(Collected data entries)
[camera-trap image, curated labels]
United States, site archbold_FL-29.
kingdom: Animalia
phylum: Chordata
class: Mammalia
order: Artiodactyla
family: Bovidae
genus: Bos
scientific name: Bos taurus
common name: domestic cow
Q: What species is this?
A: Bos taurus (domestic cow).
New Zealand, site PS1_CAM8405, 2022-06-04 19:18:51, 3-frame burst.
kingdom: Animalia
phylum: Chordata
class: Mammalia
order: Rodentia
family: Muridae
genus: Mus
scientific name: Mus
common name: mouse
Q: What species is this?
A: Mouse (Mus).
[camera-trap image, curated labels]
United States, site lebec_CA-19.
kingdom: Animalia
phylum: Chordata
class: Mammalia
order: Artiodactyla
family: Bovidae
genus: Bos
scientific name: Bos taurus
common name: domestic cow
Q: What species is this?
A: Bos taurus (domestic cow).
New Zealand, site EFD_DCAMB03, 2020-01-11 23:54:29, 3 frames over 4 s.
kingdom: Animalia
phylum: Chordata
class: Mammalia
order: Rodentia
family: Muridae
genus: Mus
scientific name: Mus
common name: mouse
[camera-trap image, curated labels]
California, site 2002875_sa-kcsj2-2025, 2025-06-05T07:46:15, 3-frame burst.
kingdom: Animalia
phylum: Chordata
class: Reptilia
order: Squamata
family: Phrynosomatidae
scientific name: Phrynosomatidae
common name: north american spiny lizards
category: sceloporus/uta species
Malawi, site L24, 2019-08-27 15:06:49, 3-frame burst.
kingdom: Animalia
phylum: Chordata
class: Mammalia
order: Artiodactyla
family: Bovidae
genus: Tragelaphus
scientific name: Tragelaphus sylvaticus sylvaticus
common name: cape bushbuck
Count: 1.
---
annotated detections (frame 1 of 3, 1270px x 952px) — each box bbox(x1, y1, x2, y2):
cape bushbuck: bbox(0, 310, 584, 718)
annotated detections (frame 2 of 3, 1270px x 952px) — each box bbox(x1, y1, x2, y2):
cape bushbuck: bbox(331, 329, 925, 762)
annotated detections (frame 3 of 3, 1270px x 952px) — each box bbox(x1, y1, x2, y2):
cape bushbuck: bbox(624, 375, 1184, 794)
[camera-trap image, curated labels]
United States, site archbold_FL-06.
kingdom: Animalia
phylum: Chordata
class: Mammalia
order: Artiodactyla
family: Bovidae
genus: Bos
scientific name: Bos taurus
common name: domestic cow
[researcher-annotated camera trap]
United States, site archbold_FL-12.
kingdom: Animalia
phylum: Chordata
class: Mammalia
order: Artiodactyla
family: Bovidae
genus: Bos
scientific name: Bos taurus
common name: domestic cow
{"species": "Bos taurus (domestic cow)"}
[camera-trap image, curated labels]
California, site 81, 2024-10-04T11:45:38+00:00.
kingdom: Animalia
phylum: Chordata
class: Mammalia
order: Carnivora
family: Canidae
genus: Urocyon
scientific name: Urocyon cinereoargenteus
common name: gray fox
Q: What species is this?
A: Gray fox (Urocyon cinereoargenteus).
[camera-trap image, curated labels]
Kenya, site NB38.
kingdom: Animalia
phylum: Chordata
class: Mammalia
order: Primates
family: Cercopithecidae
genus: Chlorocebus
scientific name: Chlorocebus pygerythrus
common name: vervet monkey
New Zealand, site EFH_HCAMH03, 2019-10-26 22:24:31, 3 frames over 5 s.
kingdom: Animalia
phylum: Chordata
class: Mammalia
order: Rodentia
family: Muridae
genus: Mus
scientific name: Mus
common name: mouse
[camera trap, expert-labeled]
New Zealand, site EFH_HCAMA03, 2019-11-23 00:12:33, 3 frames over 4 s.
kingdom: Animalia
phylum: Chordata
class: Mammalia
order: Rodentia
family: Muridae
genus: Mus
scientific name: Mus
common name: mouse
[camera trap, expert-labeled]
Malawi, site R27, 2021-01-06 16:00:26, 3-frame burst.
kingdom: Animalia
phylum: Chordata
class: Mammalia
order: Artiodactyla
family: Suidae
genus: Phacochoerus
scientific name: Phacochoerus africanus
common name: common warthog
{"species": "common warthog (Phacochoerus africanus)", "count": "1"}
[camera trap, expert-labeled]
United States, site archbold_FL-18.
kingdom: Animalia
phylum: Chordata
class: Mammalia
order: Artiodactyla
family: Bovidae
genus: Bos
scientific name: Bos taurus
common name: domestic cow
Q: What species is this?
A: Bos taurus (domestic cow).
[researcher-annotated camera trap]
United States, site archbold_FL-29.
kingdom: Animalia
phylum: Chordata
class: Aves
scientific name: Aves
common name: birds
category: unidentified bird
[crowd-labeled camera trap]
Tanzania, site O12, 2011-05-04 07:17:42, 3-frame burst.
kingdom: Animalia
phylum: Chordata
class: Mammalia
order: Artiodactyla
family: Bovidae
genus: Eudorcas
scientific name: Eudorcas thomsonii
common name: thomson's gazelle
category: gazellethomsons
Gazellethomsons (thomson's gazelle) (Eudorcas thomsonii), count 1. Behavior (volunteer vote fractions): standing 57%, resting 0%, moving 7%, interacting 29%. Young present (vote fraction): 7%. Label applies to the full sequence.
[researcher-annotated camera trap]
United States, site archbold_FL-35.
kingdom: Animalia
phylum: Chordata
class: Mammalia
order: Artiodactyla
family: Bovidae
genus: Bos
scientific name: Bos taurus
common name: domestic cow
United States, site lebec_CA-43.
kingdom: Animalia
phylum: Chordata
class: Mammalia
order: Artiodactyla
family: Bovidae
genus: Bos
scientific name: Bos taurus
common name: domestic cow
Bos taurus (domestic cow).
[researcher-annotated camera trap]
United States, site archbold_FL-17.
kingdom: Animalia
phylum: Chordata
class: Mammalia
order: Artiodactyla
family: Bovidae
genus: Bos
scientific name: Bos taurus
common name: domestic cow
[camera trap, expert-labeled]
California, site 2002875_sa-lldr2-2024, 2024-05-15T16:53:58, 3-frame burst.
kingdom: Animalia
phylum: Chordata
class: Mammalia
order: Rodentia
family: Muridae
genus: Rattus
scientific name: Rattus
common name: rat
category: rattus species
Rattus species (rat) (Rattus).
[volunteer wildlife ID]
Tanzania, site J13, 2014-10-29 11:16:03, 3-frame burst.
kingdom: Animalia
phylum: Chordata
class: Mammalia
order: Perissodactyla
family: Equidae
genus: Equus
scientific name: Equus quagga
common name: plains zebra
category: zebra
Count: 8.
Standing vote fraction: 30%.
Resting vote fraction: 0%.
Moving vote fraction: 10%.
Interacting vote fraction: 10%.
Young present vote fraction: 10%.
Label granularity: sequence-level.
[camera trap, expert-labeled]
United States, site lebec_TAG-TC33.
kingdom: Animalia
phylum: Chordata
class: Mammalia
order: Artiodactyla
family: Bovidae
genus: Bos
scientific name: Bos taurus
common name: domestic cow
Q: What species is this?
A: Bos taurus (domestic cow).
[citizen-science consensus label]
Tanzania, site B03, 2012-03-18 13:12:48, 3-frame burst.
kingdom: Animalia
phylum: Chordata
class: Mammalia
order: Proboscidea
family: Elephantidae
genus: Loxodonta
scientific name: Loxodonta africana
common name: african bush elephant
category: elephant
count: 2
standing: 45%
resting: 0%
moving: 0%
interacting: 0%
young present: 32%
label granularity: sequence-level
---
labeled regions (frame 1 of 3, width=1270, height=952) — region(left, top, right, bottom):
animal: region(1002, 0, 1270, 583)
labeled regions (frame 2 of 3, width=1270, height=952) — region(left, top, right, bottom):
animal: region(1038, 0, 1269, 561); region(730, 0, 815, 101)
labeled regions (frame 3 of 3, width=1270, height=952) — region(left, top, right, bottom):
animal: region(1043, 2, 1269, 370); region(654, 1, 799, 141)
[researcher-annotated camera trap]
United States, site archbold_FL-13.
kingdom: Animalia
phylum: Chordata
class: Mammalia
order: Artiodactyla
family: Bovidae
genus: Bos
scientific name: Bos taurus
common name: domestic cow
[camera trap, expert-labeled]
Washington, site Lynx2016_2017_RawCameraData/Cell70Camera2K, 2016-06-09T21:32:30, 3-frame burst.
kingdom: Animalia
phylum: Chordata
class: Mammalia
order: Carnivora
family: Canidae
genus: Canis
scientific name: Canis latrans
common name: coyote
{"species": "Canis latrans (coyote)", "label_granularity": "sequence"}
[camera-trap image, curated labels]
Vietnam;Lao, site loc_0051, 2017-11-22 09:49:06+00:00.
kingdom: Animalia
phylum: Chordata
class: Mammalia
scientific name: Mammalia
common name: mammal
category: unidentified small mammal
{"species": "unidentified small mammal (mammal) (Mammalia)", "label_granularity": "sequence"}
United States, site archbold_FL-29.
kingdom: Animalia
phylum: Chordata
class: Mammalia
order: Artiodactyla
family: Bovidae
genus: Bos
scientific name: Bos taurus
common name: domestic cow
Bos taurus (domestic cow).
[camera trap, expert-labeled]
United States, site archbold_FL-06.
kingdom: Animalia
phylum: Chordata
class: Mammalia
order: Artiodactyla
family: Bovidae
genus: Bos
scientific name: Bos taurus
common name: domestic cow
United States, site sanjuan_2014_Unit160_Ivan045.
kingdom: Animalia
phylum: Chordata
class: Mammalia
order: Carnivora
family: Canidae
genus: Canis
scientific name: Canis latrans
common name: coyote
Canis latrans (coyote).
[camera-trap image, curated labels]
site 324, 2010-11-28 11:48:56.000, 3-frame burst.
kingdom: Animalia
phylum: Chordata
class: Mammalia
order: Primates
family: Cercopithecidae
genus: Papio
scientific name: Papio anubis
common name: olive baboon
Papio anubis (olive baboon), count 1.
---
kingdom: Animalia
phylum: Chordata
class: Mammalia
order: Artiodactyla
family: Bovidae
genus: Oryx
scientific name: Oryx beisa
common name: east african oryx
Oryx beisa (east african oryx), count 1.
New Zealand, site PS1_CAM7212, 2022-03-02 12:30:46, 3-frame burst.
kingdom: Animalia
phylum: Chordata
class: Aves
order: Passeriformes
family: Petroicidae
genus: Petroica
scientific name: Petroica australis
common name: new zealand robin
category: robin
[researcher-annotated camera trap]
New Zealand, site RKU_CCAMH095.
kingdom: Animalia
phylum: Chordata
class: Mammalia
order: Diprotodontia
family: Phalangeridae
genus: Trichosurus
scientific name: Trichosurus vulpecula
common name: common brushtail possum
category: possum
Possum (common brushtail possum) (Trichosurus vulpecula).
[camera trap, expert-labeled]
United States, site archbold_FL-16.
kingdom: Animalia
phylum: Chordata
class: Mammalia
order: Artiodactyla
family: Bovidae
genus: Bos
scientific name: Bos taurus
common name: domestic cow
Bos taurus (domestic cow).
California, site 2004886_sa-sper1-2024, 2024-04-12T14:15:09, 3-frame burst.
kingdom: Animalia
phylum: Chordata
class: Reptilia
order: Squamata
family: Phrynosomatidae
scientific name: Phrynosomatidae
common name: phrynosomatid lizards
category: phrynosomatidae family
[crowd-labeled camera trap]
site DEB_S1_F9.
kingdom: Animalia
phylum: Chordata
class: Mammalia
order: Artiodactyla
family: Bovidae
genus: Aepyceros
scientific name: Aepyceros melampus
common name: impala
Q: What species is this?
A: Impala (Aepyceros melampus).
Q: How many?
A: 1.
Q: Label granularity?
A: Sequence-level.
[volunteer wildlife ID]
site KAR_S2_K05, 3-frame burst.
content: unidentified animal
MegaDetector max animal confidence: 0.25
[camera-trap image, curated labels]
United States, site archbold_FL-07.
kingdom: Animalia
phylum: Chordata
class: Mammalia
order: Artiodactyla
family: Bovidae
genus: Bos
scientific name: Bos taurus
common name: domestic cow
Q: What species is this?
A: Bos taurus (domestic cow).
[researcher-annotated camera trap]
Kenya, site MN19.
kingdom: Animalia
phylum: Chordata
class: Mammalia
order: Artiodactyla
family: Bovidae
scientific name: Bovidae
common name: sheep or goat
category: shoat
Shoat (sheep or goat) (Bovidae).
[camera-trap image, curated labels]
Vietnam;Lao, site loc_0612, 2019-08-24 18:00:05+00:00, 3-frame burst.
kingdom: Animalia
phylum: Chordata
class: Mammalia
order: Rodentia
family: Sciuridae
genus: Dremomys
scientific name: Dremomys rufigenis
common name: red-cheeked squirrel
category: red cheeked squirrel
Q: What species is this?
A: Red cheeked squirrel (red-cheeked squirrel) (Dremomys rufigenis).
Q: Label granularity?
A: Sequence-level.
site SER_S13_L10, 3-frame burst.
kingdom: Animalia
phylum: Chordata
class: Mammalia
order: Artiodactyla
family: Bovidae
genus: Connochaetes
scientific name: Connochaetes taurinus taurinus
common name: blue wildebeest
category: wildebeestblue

* _What to produce_
Please return a copy of each line in the entries that has the string "over".

* _Response for this exercise_
New Zealand, site EFD_DCAMB03, 2020-01-11 23:54:29, 3 frames over 4 s.
New Zealand, site EFH_HCAMH03, 2019-10-26 22:24:31, 3 frames over 5 s.
New Zealand, site EFH_HCAMA03, 2019-11-23 00:12:33, 3 frames over 4 s.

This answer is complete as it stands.